A rivelarlo è una nuova ricerca pubblicata da CREATE-Research e Amundi, che ha coinvolto 152 piani pensionistici a prestazione definita in 17 mercati in Europa che gestiscono collettivamente asset per 2.100 miliardi di euro. "I piani pensionistici a prestazione definita si trovano in un circolo vizioso: non possono permettersi di assumere dei rischi in presenza di deficit persistenti in un piano che si approssima alla scadenza, ma non possono ridurre i deficit senza assumersi dei rischi. Il drammatico calo dei tassi di interesse nell'ultimo decennio ha peggiorato le cose”, fanno sapere gli esperti di Amundi.

UN PROBLEMA ULTERIORMENTE AGGRAVATO DALLA PANDEMIA


Un problema ulteriormente aggravato dalla pandemia come sottolineato dal 48% dei soggetti coinvolti nell’indagine. Alla luce del fatto che i bassi tassi di interesse, positivi per la ripresa economica, hanno reso le pensioni insostenibili dal punto di vista economico, è necessario proteggere i portafogli dall'inflazione guardando anche verso gli asset reali. Occorre infatti trovare un equilibrio tra tre obiettivi contrastanti: incrementare i rendimenti per migliorare il coefficiente di finanziamento, ridurre il rischio rispetto alle passività e aumentare i flussi di cassa a mano a mano che un numero crescente di iscritti va in pensione.
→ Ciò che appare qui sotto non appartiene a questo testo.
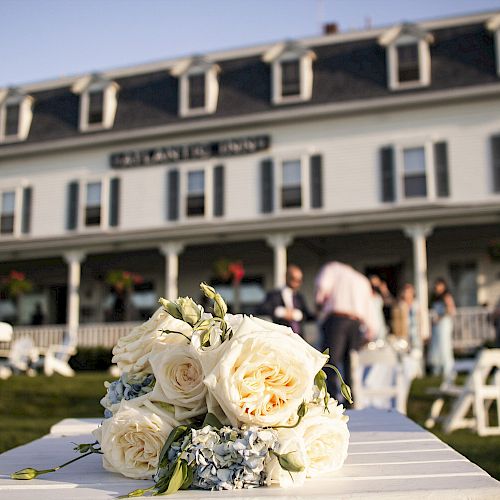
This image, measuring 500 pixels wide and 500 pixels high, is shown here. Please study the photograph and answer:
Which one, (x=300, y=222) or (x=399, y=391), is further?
(x=300, y=222)

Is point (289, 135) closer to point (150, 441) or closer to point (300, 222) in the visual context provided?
point (300, 222)

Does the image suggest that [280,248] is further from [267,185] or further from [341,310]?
[341,310]

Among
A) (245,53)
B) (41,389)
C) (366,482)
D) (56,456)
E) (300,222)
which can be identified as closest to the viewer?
(366,482)

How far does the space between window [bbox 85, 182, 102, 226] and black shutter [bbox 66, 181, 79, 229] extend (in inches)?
13.4

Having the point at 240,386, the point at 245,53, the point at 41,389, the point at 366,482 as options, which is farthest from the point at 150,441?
the point at 245,53

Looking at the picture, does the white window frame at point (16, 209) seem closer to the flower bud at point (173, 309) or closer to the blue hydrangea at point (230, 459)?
the flower bud at point (173, 309)

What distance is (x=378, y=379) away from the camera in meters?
7.25

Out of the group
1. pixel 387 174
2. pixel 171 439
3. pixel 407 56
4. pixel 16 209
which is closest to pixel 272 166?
pixel 387 174

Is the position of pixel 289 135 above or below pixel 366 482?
above

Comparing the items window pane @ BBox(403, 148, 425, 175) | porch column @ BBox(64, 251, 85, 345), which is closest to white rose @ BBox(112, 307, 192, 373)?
window pane @ BBox(403, 148, 425, 175)

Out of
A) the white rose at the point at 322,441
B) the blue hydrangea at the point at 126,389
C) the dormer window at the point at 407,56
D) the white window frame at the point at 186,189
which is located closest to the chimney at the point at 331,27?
the dormer window at the point at 407,56

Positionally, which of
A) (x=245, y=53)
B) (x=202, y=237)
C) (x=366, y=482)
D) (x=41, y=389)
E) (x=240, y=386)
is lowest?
(x=41, y=389)

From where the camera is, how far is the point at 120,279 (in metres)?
18.2

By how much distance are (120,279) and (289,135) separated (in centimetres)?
593
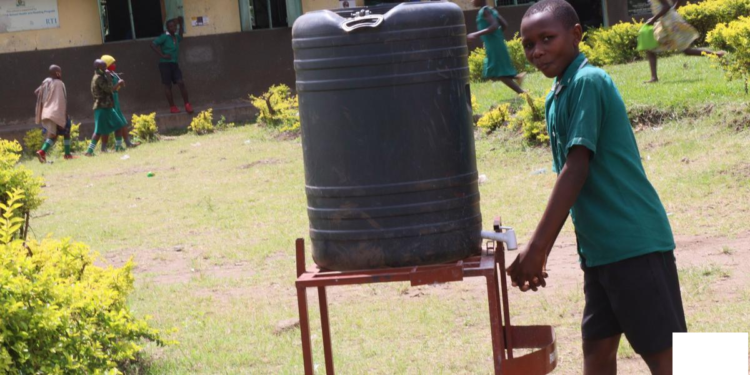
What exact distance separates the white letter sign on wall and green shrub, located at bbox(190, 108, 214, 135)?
3.08 meters

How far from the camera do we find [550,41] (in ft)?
9.68

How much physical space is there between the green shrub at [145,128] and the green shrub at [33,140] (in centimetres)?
146

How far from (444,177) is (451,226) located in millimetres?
160

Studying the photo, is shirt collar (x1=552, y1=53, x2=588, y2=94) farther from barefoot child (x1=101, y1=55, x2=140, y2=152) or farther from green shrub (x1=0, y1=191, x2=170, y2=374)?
barefoot child (x1=101, y1=55, x2=140, y2=152)

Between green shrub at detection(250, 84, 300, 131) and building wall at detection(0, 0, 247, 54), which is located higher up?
building wall at detection(0, 0, 247, 54)

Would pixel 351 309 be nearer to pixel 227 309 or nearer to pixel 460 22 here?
pixel 227 309

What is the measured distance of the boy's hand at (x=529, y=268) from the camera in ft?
9.52

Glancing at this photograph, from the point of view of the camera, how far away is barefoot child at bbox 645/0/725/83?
1084 cm

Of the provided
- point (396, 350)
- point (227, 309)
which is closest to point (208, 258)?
point (227, 309)

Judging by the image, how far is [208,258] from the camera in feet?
24.4

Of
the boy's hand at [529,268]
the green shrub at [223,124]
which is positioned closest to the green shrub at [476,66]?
the green shrub at [223,124]

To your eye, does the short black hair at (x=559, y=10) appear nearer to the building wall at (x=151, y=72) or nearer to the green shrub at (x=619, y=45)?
the green shrub at (x=619, y=45)

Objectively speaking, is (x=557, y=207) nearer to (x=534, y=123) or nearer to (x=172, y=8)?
(x=534, y=123)

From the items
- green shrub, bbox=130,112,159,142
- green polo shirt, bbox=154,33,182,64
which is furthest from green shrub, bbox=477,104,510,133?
green polo shirt, bbox=154,33,182,64
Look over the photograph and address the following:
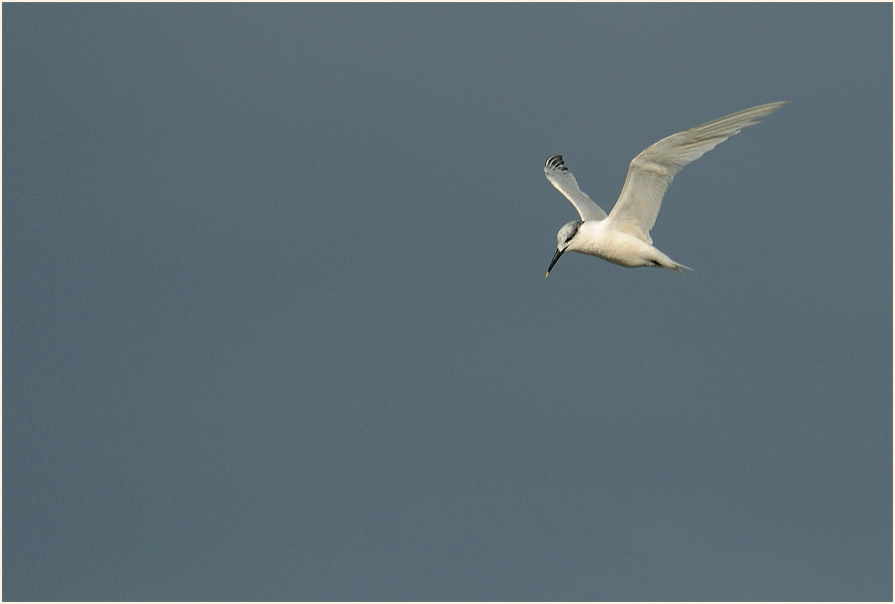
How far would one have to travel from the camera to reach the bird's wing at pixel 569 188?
3941 cm

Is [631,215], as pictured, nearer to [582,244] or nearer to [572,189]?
[582,244]

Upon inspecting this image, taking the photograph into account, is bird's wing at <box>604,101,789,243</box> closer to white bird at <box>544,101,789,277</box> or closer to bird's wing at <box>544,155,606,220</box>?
white bird at <box>544,101,789,277</box>

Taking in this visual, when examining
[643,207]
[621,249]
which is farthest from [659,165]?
[621,249]

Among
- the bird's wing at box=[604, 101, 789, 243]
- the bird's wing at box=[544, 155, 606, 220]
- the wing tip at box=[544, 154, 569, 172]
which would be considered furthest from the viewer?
the wing tip at box=[544, 154, 569, 172]

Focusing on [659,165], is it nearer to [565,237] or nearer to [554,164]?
[565,237]

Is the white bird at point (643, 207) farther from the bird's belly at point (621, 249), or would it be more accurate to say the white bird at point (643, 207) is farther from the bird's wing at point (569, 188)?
the bird's wing at point (569, 188)

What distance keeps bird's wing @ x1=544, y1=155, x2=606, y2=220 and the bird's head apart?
211 centimetres

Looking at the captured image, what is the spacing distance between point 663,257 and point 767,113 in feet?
16.4

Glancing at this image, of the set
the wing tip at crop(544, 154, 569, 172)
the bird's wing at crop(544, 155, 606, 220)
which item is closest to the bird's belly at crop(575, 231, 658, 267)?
the bird's wing at crop(544, 155, 606, 220)

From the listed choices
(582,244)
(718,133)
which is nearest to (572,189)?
(582,244)

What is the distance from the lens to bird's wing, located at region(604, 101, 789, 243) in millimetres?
33625

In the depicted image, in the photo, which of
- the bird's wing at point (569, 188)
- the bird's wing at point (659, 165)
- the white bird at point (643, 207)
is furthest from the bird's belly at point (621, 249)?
the bird's wing at point (569, 188)

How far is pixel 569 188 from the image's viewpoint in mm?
41219

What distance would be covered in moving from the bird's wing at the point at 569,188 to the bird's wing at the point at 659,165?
2918 millimetres
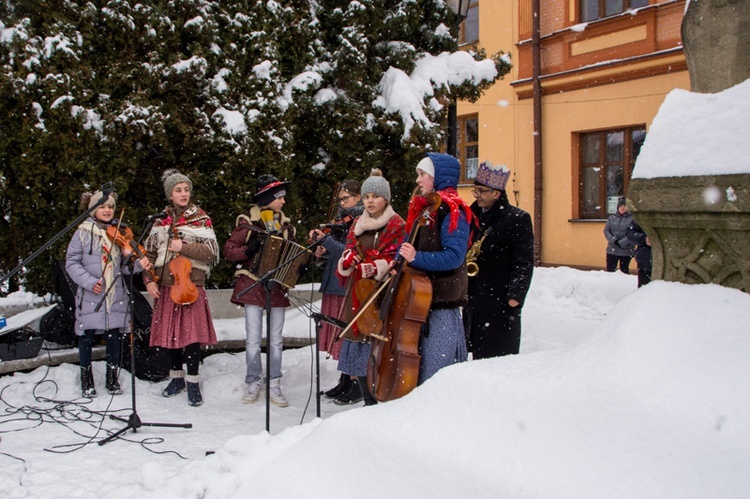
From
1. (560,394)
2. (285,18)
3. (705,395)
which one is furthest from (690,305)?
(285,18)

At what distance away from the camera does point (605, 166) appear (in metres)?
14.0

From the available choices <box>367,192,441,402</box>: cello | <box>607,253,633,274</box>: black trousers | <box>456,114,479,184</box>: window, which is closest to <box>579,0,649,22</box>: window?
<box>456,114,479,184</box>: window

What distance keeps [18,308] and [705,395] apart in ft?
21.2

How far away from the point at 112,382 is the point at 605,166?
37.3 feet

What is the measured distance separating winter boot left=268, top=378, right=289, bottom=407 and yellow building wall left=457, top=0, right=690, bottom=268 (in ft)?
32.5

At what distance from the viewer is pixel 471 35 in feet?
55.2

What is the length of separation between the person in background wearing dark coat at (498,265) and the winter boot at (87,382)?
125 inches

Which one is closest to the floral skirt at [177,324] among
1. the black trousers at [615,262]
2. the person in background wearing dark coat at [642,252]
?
the person in background wearing dark coat at [642,252]

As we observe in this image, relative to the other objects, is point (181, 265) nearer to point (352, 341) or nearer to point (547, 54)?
point (352, 341)

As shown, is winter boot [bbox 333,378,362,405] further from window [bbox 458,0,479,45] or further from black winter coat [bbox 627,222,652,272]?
window [bbox 458,0,479,45]

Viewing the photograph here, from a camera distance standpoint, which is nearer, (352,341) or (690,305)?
(690,305)

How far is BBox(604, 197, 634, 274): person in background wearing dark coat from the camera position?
11094mm

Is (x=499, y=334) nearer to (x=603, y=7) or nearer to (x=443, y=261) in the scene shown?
(x=443, y=261)

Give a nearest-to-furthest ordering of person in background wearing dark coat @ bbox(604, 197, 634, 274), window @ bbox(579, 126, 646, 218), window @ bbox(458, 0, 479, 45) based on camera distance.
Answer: person in background wearing dark coat @ bbox(604, 197, 634, 274) → window @ bbox(579, 126, 646, 218) → window @ bbox(458, 0, 479, 45)
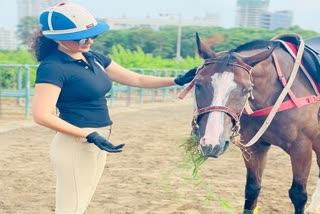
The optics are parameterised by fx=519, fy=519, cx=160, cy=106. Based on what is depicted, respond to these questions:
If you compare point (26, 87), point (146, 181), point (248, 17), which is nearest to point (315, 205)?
point (146, 181)

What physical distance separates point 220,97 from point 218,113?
3.9 inches

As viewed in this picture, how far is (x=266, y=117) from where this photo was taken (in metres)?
A: 3.70

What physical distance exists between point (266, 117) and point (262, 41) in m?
0.54

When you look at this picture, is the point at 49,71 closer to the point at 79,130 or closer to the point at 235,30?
the point at 79,130

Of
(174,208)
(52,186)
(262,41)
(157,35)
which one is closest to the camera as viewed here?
(262,41)

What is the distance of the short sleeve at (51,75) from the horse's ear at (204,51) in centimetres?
94

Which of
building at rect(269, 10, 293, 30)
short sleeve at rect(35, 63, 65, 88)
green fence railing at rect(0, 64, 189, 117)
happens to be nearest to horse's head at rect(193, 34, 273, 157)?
short sleeve at rect(35, 63, 65, 88)

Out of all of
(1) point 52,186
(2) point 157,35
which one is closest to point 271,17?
(2) point 157,35

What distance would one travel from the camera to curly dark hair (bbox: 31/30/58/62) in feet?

SUDDIVIDERE I PORTAFOGLI IN TRE CATEGORIE


Tradotto in pratica significa suddividere i portafogli in tre categorie. Nella prima, figurano le azioni e, in particolare, quelle globali (citate dal 63% degli intervistati), quelle dei mercati emergenti (57%) e le azioni europee (43%). Nella seconda categoria, invece, trovano spazio il reddito fisso europeo e quello dei mercati emergenti, preferiti a quello statunitense, considerato troppo costoso.

GLI ATTIVI CROSS-ASSET


Nella terza categoria, quella relativa agli attivi “cross-asset”, le preferenze degli intervistati sono, nell’ordine, infrastrutture (59%), real estate (56%) e private equity (48%). “Evidenziano rendimenti simili a quelli delle azioni e caratteristiche comparabili alle obbligazioni: consentono di realizzare una crescita del capitale per mitigare i disavanzi del piano, generano un reddito regolare per il pagamento delle pensioni, e forniscono una protezione dall'inflazione”, spiegano i manager di Amundi.

LA SELEZIONE DEI GESTORI ESTERNI


In questo nuovo contesto post-pandemico, la selezione dei gestori esterni è ora influenzata da una serie di nuovi criteri, più articolati e suddivisi in tre categorie. “La prima categoria si concentra sugli aspetti ESG e una più ampia competenza tematica. Gli intervistati citano la capacità di integrazione dei criteri ESG (76%) e l’investimento tematico in generale (50%) come fondamentali per l'assegnazione di nuovi mandati”, riferiscono i professionisti di Amundi.

L’ASSET ALLOCATION TATTICA


La seconda categoria è incentrata sulla generazione di liquidità necessaria alla liquidazione delle prestazioni pensionistiche (63%), e su una conoscenza approfondita dell’investimento orientato alla gestione dei rischi dell’attivo e del passivo del fondo pensione (52%). L’ultima categoria poggia sulla conoscenza approfondita della gestione della liquidità in un periodo di elevata volatilità e sulla capacità di trarre vantaggio nell’asset allocation tattica in risposta alle correlazioni tra classi di attività nel tempo.